Entering edit mode
5.8 years ago
jrlarsen
•
0
I am observing focal and broad events in CNVs found in the TCGA. I’ve noticed the post segmented CNV data has number of probes as low as 2, and produce segments that appear as possible noise (especially in normal profiles). I am curious if there is a minimum number of probes threshold, preferably with a reference, to filter out low number of probe segments? I know the “join segment” option on GISTIC2.0 has a default of 4, but I can’t find a reference or justification for this choice of minimum number of probes. Any advice or assistance is welcome, and thank you!
Can you clarify the exact data that you have obtained? The TCGA data, in particular copy number, has been processed and re-processed by many sources.
You can see the exact processing steps here: https://docs.gdc.cancer.gov/Data/Bioinformatics_Pipelines/CNV_Pipeline/#copy-number-segmentation
Hi Kevin, thank you for responding.
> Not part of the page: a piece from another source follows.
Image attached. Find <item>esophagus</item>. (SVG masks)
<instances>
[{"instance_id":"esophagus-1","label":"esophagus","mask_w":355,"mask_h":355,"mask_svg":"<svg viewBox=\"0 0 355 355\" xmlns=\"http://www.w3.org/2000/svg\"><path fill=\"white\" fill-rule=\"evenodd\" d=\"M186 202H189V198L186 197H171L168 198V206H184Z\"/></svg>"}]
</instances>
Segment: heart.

Your link to the processing step really helped, and may require me to repost with a new question. I followed the link to the processing, then to the DNAcopy reference manual, and found the default command used by the TCGA for CBS (segmentation). It appears my question is about the “min.width” in segmentation() which is set to 2. Would it be incorrect to filter out segments from the output of segmentation() of segments with few markers like 2? If so how many markers are normally considered appropriate for copy number data? Currently the CNVs look noisy, especially normals, since there is abundance of segments with very few markers.
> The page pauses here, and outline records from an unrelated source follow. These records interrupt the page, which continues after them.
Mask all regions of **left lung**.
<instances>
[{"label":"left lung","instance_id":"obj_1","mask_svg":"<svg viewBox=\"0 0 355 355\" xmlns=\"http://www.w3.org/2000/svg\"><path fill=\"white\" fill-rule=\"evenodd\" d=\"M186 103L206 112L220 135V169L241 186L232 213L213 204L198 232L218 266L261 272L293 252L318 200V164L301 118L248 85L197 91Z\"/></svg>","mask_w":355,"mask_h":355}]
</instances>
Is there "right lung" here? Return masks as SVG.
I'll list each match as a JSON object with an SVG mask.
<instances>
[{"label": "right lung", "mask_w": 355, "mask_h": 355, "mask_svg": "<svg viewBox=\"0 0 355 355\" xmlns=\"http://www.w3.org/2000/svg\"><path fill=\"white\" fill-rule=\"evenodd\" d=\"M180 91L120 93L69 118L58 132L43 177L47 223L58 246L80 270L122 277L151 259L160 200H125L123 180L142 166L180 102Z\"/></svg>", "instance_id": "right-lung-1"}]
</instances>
2 does seem quite low, as the probes are extremely small relative to the potential size of copy number variants, and also considering the marker spacing on the chip. Indeed, the vast majority of the TCGA copy number segment data is derived by applying the CBS algorithm on data derived from the Affymetrix SNP 6.0 array, which has probes for both SNPs and CNV. My PhD project involved processing samples from this same array type but, back then, CBS wasn't really well known. I recall deriving copy number segments from a hidden Markov model and having min number of markers of 50, I believe. Indeed, I just pulled it from my thesis:
To reprocess the data, you'd have to obtain the controlled access CEL files. Given just the level 3 data, you can probably just filter out events that are below a certain marker threshold.
Note that Broad Institute have already re-processed this data with GISTIC 2.0. I have elaborated a pipeline here, which is annoyingly spread across different threads: A: How to extract the list of genes from TCGA CNV data
Thank you so much Kevin, your thesis does seem to address this issue. I would be happy to read your thesis, but maybe it’ll be a quicker read if this was applied in an article you published? I do enjoy a good Materials & Methods section haha
The thesis is available via the British Library: https://ethos.bl.uk/OrderDetails.do?uin=uk.bl.ethos.657536
It may not be informative, though. The related published work is Genomic analysis of circulating cell-free DNA infers breast cancer dormancy
Back then, I was not even using R, you have to realise. R was not that common back then.
----------------------------
Your best bet is to start with the other thread that I mentioned: A: How to extract the list of genes from TCGA CNV data
The related published work to that is: Racial differences in endometrial cancer molecular portraits in The Cancer Genome Atlas. My affiliation with the University of Leicester goes back to 2010, but has been as External Collaborator since 2013.